Bantuan ini ditujukan bagi Keluarga Penerima Manfaat (KPM) Program Keluarga Harapan (PKH) dan Bantuan Pangan Non-Tunai (BPNT), khususnya masyarakat di wilayah yang masih menjalani rehabilitasi dan rekonstruksi pascabencana banjir.
Penyaluran Berdasarkan Data Terbaru
Menteri Sosial Saifullah Yusuf menjelaskan bahwa penyaluran bansos mengacu pada Data Tunggal Sosial Ekonomi Nasional (DTSEN) yang diperbarui oleh Badan Pusat Statistik (BPS).
“Total anggaran Rp1,8 triliun lebih untuk periode triwulan pertama di Aceh, Sumatera Utara, dan Sumatera Barat. Sasarannya mengacu pada DTSEN hasil pemutakhiran BPS,” ujar Saifullah Yusuf.
Jadwal dan Mekanisme Penyaluran
Kemensos memastikan penyaluran bansos secara nasional dimulai Februari 2026. Penyaluran tetap menggunakan dua jalur, yaitu melalui Himpunan Bank Milik Negara (Himbara) dan PT Pos Indonesia.
Untuk BPNT 2026, setiap KPM menerima Rp200.000 per bulan selama tiga bulan (Januari–Maret). Sedangkan PKH diberikan dengan jumlah bervariasi sesuai kategori penerima, mulai Rp225.000 hingga Rp750.000.

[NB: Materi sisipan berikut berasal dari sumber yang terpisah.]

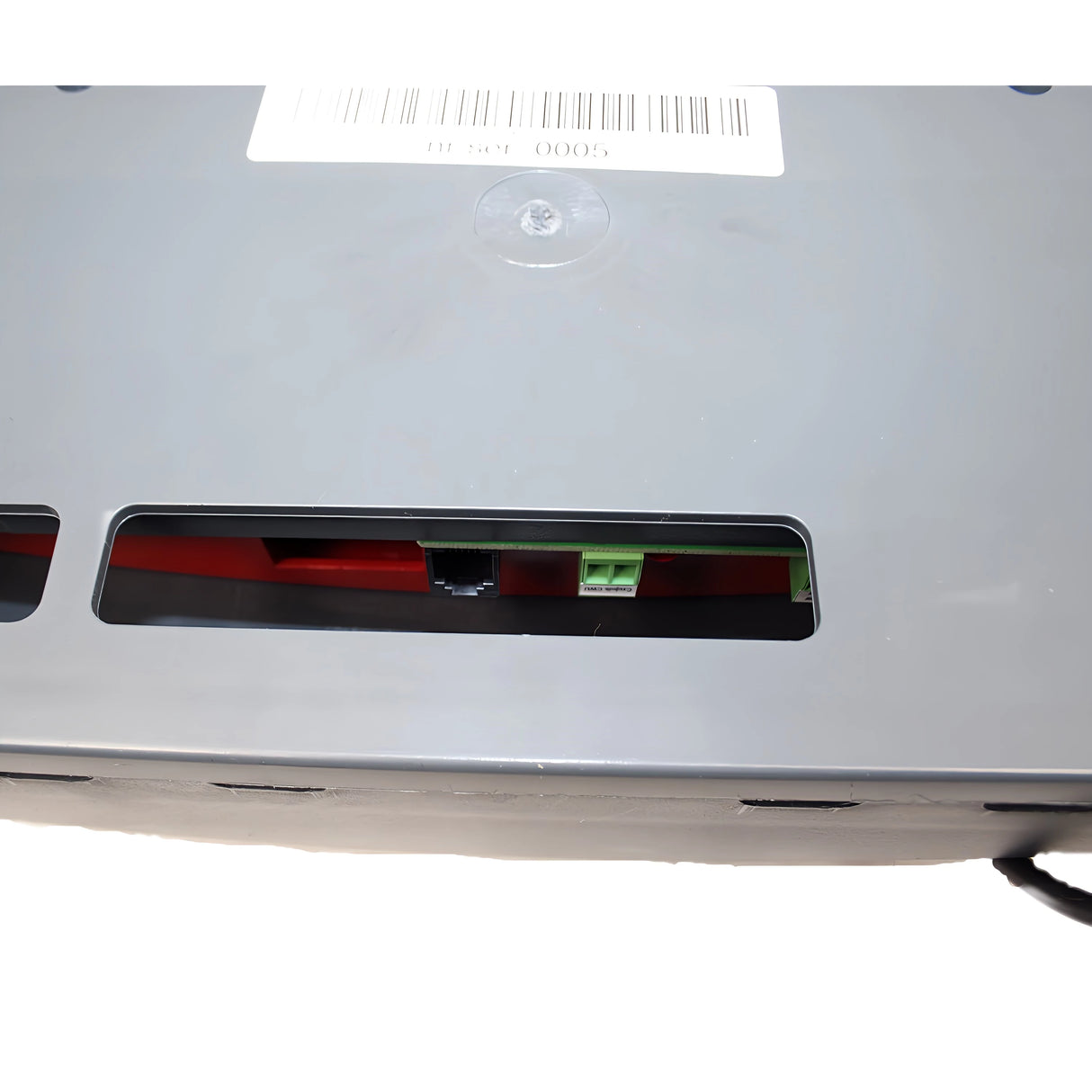 Rialú Coire Defro S3P do Defro Optima Comfort Plus 3.9 kW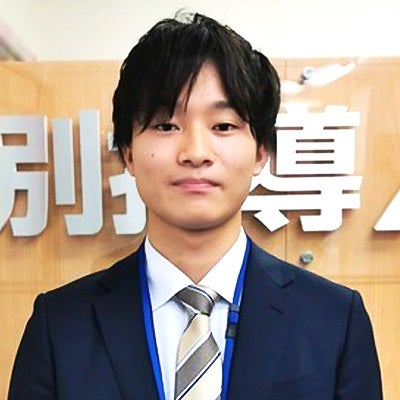 吉村先生の画像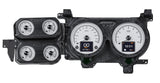 Dakota Digital HDX Gauges for 1973- 1991 Chevy Blazer, GMC Jimmy and Suburbans Gauges
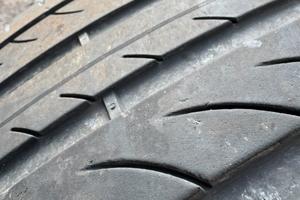 Pneumatici Tiguan 255/45/r19 104y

Mensos berharap penyaluran tahap pertama ini tepat waktu dan tepat sasaran, sehingga dapat membantu masyarakat memenuhi kebutuhan dasar, khususnya menjelang Ramadhan dan Idul Fitri 1447 Hijriah.
Aceh Masuki Masa Transisi Pemulihan Bencana
Melansir informasi dari SerambiNews Pemerintah Aceh resmi mengakhiri masa tanggap darurat bencana dengan menetapkan Status Transisi Darurat ke Pemulihan Bencana selama 90 hari, mulai 29 Januari hingga 29 April 2026.
Penetapan ini diumumkan oleh Gubernur Aceh Muazakir Manaf (Mualem) dalam Rapat Forum Koordinasi Pimpinan Daerah (Forkopimda) Aceh pada Kamis (29/1/2026) malam.
“Putusan ini mempertimbangkan kaji cepat oleh Tim Badan Penanggulangan Bencana Aceh (BPBA) dan secara khusus merujuk pada Surat Mendagri No. 300.1.7/e.153/BAK Tanggal 29 Januari 2026 tentang Penetapan Status Transisi Darurat ke Pemulihan Bencana Di Provinsi Aceh,” kata Jubir Pemerintah Aceh, Muhammad MTA, kepada Serambinews.com.
Kesimpulan
Pemerintah menyiapkan bansos senilai Rp1,8 triliun untuk Aceh, Sumatera Utara, dan Sumatera Barat, yang ditujukan bagi Keluarga Penerima Manfaat (KPM) PKH dan BPNT, terutama di wilayah terdampak bencana.